Rewrite the lines below with every "badger" switched to "raccoon". Keep everything else the same.
⟨
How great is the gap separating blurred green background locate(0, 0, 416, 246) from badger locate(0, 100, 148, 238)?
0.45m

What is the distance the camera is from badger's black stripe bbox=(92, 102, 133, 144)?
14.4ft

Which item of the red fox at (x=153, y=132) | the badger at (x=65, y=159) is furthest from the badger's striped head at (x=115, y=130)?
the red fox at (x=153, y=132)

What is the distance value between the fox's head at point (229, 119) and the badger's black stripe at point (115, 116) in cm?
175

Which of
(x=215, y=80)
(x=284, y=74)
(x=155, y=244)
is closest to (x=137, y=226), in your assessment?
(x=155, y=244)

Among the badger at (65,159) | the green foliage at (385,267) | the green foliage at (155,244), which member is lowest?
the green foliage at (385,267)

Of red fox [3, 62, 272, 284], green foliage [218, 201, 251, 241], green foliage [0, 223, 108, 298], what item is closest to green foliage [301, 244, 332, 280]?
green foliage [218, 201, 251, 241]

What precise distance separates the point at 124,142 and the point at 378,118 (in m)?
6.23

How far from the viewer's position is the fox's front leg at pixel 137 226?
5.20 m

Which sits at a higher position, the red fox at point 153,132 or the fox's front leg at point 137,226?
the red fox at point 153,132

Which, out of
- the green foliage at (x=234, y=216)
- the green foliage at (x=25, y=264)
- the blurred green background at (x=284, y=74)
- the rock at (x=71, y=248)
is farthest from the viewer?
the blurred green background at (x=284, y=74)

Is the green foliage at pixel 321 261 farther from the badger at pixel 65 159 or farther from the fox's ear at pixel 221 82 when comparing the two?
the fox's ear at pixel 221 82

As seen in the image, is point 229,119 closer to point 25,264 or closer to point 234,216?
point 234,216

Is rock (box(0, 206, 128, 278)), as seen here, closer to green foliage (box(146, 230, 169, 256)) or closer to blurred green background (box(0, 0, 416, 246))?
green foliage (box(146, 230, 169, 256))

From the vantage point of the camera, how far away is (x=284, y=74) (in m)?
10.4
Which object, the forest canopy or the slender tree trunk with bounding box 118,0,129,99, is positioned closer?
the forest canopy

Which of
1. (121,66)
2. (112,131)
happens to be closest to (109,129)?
⟩
**TASK ANSWER:**
How great is the gap separating blurred green background locate(0, 0, 416, 246) from raccoon locate(0, 100, 148, 238)?
0.45m

What is the distance the camera is from raccoon's black stripe bbox=(92, 102, 133, 144)?
14.4ft

Which item of the red fox at (x=153, y=132) | the raccoon at (x=65, y=159) is furthest from the raccoon's striped head at (x=115, y=130)?
the red fox at (x=153, y=132)

What is the distance value between the fox's head at point (229, 119) and the raccoon's black stripe at point (115, 116) in cm?
175

Which of
(x=215, y=80)
(x=284, y=74)
(x=155, y=244)
is closest to (x=137, y=226), in your assessment?
(x=155, y=244)

Among the raccoon at (65,159) | the green foliage at (385,267) | the green foliage at (155,244), which member is lowest?
the green foliage at (385,267)

Of red fox [3, 62, 272, 284], green foliage [218, 201, 251, 241], green foliage [0, 223, 108, 298], what item is closest to green foliage [301, 244, 332, 280]?
green foliage [218, 201, 251, 241]

What precise distance separates the point at 124,142 and the point at 378,118 (in m)?
6.23

How far from the viewer's position is the fox's front leg at pixel 137 226?
5.20 m

Which sits at a higher position, the red fox at point 153,132 or the fox's front leg at point 137,226?
the red fox at point 153,132

Which, out of
- the green foliage at (x=234, y=216)
- the green foliage at (x=25, y=264)
- the blurred green background at (x=284, y=74)
- the rock at (x=71, y=248)
is farthest from the viewer?
the blurred green background at (x=284, y=74)

Is the green foliage at pixel 321 261 farther from the raccoon at pixel 65 159 or farther from the fox's ear at pixel 221 82 when comparing the two?
the fox's ear at pixel 221 82

As seen in the image, is point 229,119 closer to point 25,264 or closer to point 234,216?
point 234,216

Is rock (box(0, 206, 128, 278)), as seen here, closer to green foliage (box(146, 230, 169, 256)) or closer to blurred green background (box(0, 0, 416, 246))?
green foliage (box(146, 230, 169, 256))

From the vantage point of the camera, how far away is (x=284, y=74) (in m)?
10.4
Which object, the forest canopy or the slender tree trunk with bounding box 118,0,129,99, is positioned closer?
the forest canopy

Which of
1. (121,66)
2. (112,131)
happens to be closest to (109,129)?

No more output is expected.